Racing Bulls compartirá el mayor número de piezas de Red Bull en 2026
El proyecto de Visa Cash App Racing Bulls nació del objetivo de la nueva directiva de Red Bull de convertir su pequeño equipo de Fórmula 1 en una estructura mucho más rentable a nivel económica y deportivamente más competitiva. Por ello, han dado paso a una buena cantidad de patrocinadores que dan cabida en el monoplaza y equipo a aquellas marcas que Red Bull no puede aceptar en su equipo matriz; a la par que han aprovechado una gran cantidad de sinergias con Red Bull para heredar soluciones competitivas y ahorrarse así el coste de desarrollo.
En los últimos años, han sido muchos los que han criticado al equipo de Faenza por compartir un gran número de piezas con Red Bull, ya que es un tipo de asociación que claramente les beneficia a nivel deportivo y económico y que, por otra parte, no tienen la gran mayoría de escuderías de la parrilla al no tener un «Equipo B». Pero dichas críticas no afectan a un equipo que ha mejorado en los últimos meses, y ya confirman que de cara a la temporada 2026 de la Fórmula 1, cuando todo cambie y los equipos empiecen de cero, también compartirán el máximo número de piezas que permita el reglamento.
«Utilizamos las piezas que el reglamento nos permite compartir y así será también el año que viene, utilizaremos la misma suspensión delantera y trasera y, por supuesto, la caja de cambios construida por Red Bull para su monoplaza de 2026. Para nosotros es un privilegio, estos son los beneficios de la relación que tenemos. Ahora la gente nos ve como una entidad independiente y esto ha sido posible gracias a mucho trabajo duro. Dicho esto, el reglamento es claro y estricto sobre lo que está permitido y siempre nos hemos ceñido a las directrices, pero es bonito haber demostrado sobre el terreno que nuestro coche tiene identidad propia», comenta Alan Permane, jefe de equipo de Visa Cash App RB.

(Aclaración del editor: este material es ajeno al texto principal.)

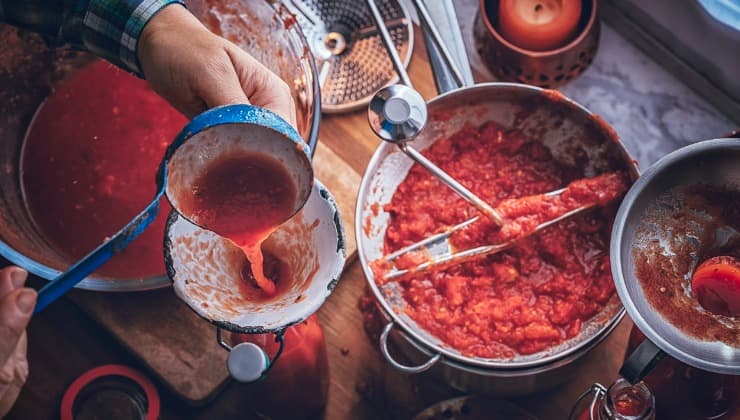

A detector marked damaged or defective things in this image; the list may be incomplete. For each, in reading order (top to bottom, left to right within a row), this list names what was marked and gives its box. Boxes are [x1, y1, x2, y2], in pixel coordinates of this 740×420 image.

metal bowl with rust [474, 0, 600, 88]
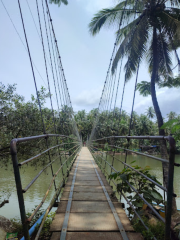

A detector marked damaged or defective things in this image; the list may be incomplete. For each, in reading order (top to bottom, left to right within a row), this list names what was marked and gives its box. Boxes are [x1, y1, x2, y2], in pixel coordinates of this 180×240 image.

rusty metal railing [10, 134, 81, 239]
rusty metal railing [88, 135, 178, 240]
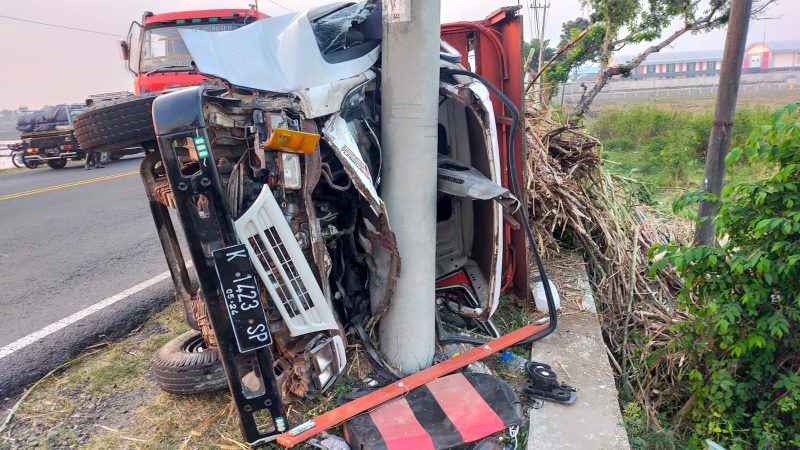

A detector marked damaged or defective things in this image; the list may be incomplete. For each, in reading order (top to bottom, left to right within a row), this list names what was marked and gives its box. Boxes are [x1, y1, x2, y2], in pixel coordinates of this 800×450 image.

shattered windshield [141, 23, 241, 73]
crumpled hood [181, 2, 382, 94]
shattered windshield [310, 1, 378, 55]
detached tire [74, 92, 159, 154]
overturned truck [75, 2, 548, 446]
detached tire [151, 330, 227, 394]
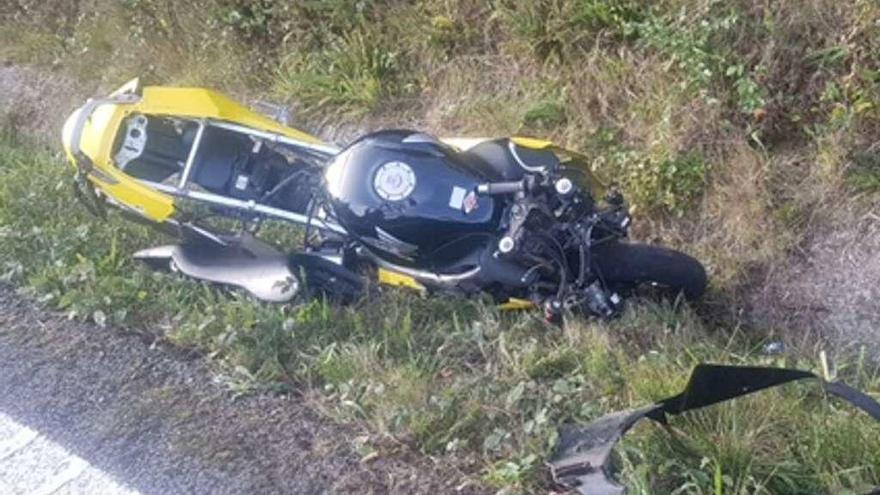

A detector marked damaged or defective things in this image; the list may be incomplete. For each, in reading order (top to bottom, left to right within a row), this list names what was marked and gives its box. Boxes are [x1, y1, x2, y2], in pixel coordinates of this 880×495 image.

crashed yellow motorcycle [62, 77, 704, 318]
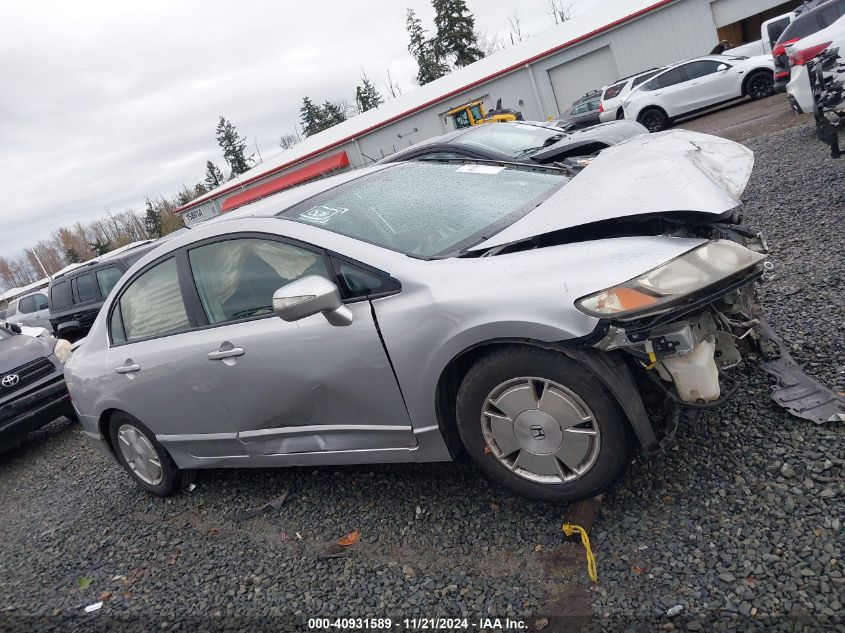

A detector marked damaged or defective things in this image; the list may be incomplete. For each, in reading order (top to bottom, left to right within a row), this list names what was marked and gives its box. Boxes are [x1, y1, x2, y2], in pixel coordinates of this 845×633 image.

«Ya tenemos nuestros próximos objetivos, queremos ser cada vez más competitivos, mantener este ADN por el que ahora se nos reconoce. Tenemos por delante un nuevo reto reglamentario y trataremos de trasladar lo que hemos aprendido con el monoplaza de 2025 al proyecto de 2026. Me refiero a la forma en que extraemos la carga aerodinámica, cómo reacciona el coche a las diferentes alturas, todas esas sensibilidades que son realmente importantes para los aerodinamistas. Sabemos que parte de nuestro rendimiento está estrechamente ligado a la facilidad de conducción y a la puesta a punto, así que esperamos conservar esas cualidades la próxima temporada», añade.
«Es una pregunta difícil. Todo lo que puedo decir hoy es que cuando hablo con la gente que trabaja en el proyecto, percibo mucha confianza: creen que han alcanzado sus objetivos. Red Bull afronta este proyecto con gran valentía: es un paso hacia un mundo nuevo, apoyado por un socio excelente como Ford. No quiero hacer predicciones sobre las expectativas, así que tendremos que esperar. Pero los comentarios que nos llegan son positivos y, como siempre, tendremos que ver si hay diferencias entre los bancos de pruebas y la pista. En enero tendremos una primera respuesta», finaliza.